[Brief descriptive captions]
──────────
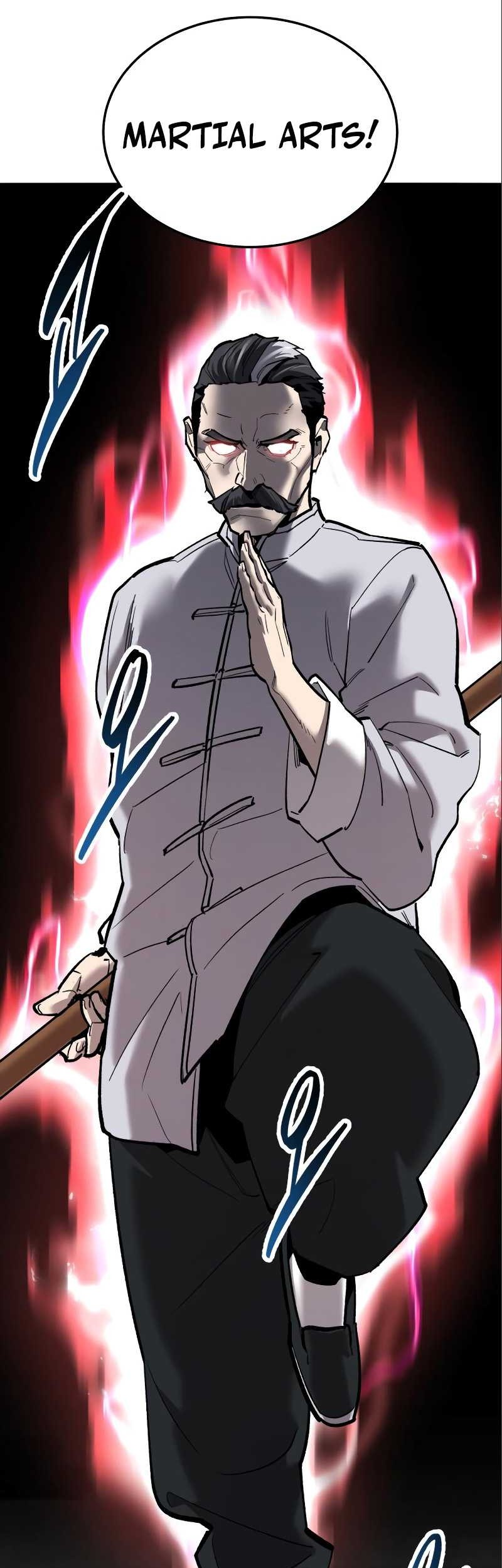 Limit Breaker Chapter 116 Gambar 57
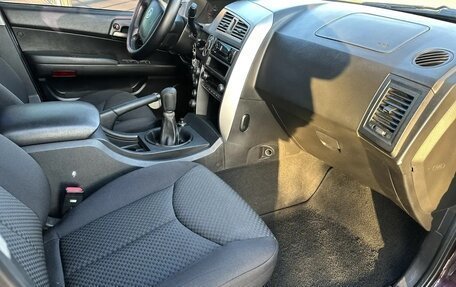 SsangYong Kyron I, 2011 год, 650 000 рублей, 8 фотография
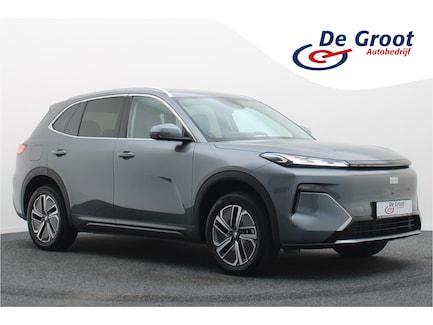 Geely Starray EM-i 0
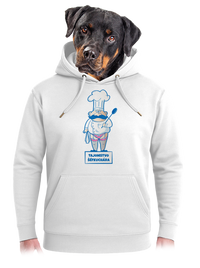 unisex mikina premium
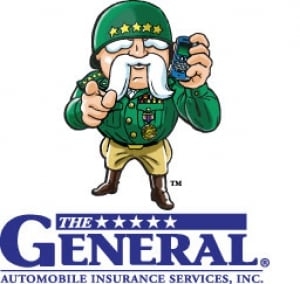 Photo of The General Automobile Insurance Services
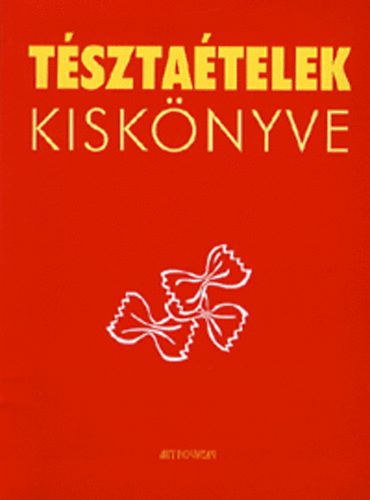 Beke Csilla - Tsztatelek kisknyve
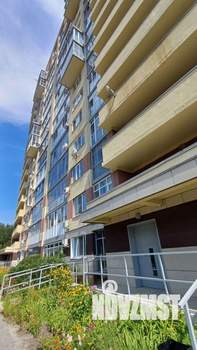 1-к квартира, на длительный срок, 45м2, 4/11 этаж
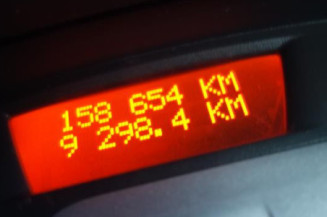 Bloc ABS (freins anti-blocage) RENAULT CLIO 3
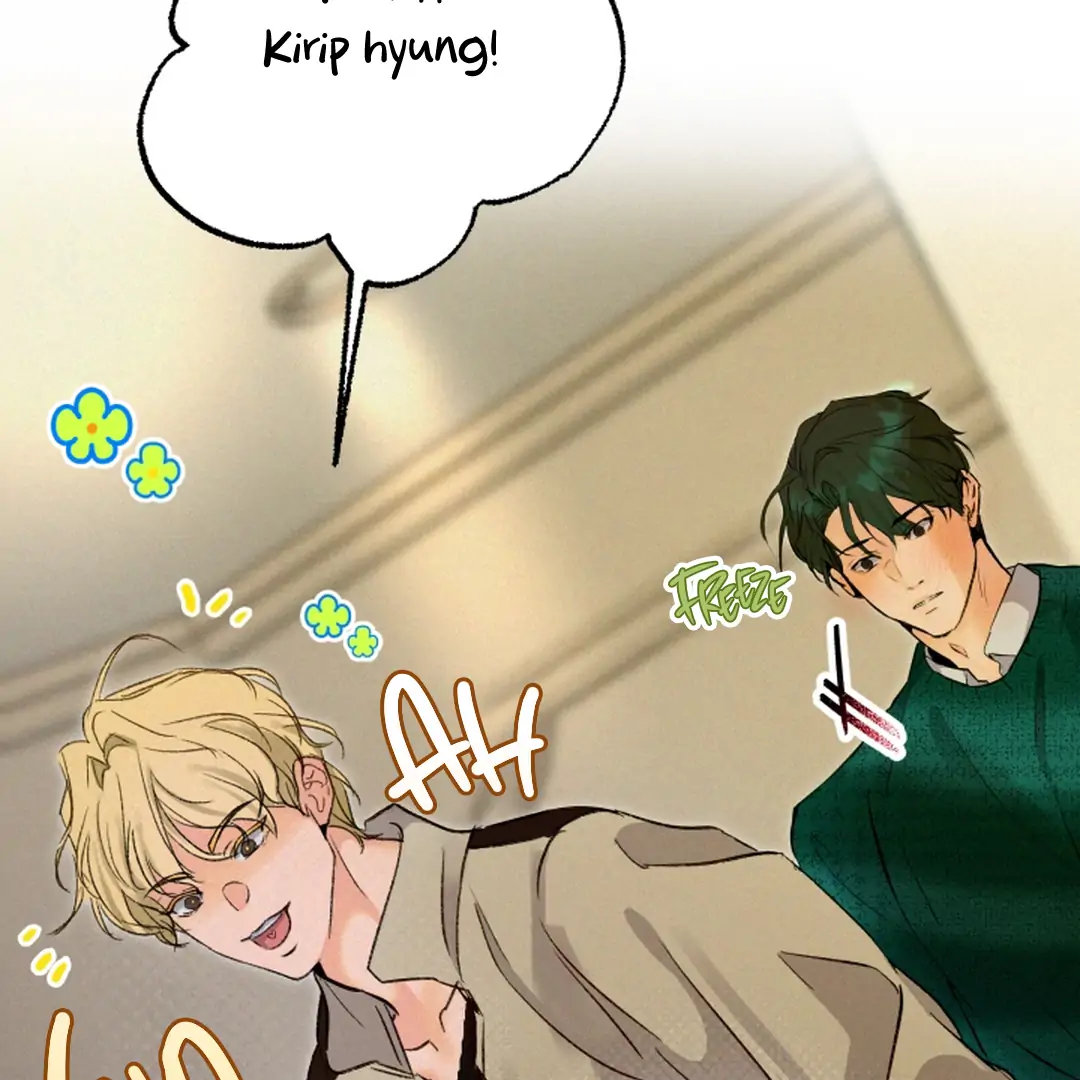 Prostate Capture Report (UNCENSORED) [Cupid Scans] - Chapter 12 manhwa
──────────
[DESCRIPTION OF THE TASK] Give again exactly the lines from the one holding "unisex mikina premium" to the final line of the records, both ends included; any pictures stay out.

[TASK RESULT]
 unisex mikina premium
 Photo of The General Automobile Insurance Services
 Beke Csilla - Tsztatelek kisknyve
 1-к квартира, на длительный срок, 45м2, 4/11 этаж
 Bloc ABS (freins anti-blocage) RENAULT CLIO 3
 Prostate Capture Report (UNCENSORED) [Cupid Scans] - Chapter 12 manhwa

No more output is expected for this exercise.